Text under study:
------

Teens Can Say No
What’s the best way to keep teenagers free of AIDS and other sexually transmitted diseases (STDs)? Abstinence. What’s the best approach to ensure that teens don’t get pregnant? Abstinence. What word is guaranteed to make the Sexual Left go crazy? “Abstinence.”
They’re at it again. Last month Rep. Henry Waxman (D-Calif.) released a report blasting the Bush administration’s emphasis on abstinence-only education in the nation’s schools. Staffers for Waxman, ranking member of the House Government Reform Committee, said commonly used abstinence curricula present “false and misleading” information about condom use and STDs. The study, produced at taxpayer expense, says these curricula are rife with “outright falsehoods regarding reproductive health, gender traits, and when life begins.”
The Bush administration begs to differ. Alma Golden, deputy assistant secretary for population affairs at the Department of Health and Human Services, is one advocate of abstinence. “One thing is very clear for our children,” she says. “Abstaining from sex is the most effective means of preventing the sexual transmission of HIV, STDs, and preventing pregnancy.”
In November, Congress appropriated $131 million for abstinence-only programs. This was an increase of $30 million over the previous year (but still $100 million less than the president had requested).
The Waxman report, however, asserts that abstinence is unrealistic and grossly overrated, and that a better way to teach sex is the so-called “comprehensive” approach (also known as “abstinence-plus”). “Comprehensive” sex ed programs tip the cap to abstinence as one item teens may consider, but they also present the full panoply of options for hormone-crazed young people, including birth control and abortion. It’s kind of like saying, “You shouldn’t do illegal drugs, but if you can’t control yourself, go ahead. It’s up to you.” The Waxman report is steeped in this kind of liberal permissiveness.
Not so fast, say the report’s critics. Tony Perkins of the conservative Family Research Council says the Waxman report is partisan propaganda produced by “untrained staff.” He notes that the report ignores a clear link between abortion and later infertility. Perkins adds, “There are numerous sexually transmitted diseases that condoms do not prevent, including the human papilloma virus, the leading cause of cervical cancer.”

------

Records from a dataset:
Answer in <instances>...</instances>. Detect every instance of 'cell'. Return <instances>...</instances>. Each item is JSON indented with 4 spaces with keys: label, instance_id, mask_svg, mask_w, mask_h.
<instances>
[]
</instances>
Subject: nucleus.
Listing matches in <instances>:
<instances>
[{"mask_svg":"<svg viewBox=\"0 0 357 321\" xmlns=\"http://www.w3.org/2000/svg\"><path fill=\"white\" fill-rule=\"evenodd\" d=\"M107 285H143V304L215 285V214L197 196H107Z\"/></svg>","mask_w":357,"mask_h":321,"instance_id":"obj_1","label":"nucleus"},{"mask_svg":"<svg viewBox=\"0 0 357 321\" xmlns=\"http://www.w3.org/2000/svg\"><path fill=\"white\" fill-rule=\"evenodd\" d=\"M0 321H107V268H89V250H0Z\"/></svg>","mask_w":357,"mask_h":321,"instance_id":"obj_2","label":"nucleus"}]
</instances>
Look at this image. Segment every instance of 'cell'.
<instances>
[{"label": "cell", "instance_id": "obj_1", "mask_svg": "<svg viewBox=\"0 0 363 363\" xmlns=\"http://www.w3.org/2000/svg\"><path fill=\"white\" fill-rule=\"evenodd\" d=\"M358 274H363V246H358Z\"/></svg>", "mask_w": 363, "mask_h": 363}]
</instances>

------

Complete the following:
#1 Reproduce word for word the passage of the article on abstinence education that begins at the words "In November, Congress" and stops after "of liberal permissiveness.".
#2 According to the article on abstinence education, how much money did Congress appropriate for abstinence-only programs in November?

Answers provided:
#1
In November, Congress appropriated $131 million for abstinence-only programs. This was an increase of $30 million over the previous year (but still $100 million less than the president had requested).
The Waxman report, however, asserts that abstinence is unrealistic and grossly overrated, and that a better way to teach sex is the so-called “comprehensive” approach (also known as “abstinence-plus”). “Comprehensive” sex ed programs tip the cap to abstinence as one item teens may consider, but they also present the full panoply of options for hormone-crazed young people, including birth control and abortion. It’s kind of like saying, “You shouldn’t do illegal drugs, but if you can’t control yourself, go ahead. It’s up to you.” The Waxman report is steeped in this kind of liberal permissiveness.

#2 $131 million.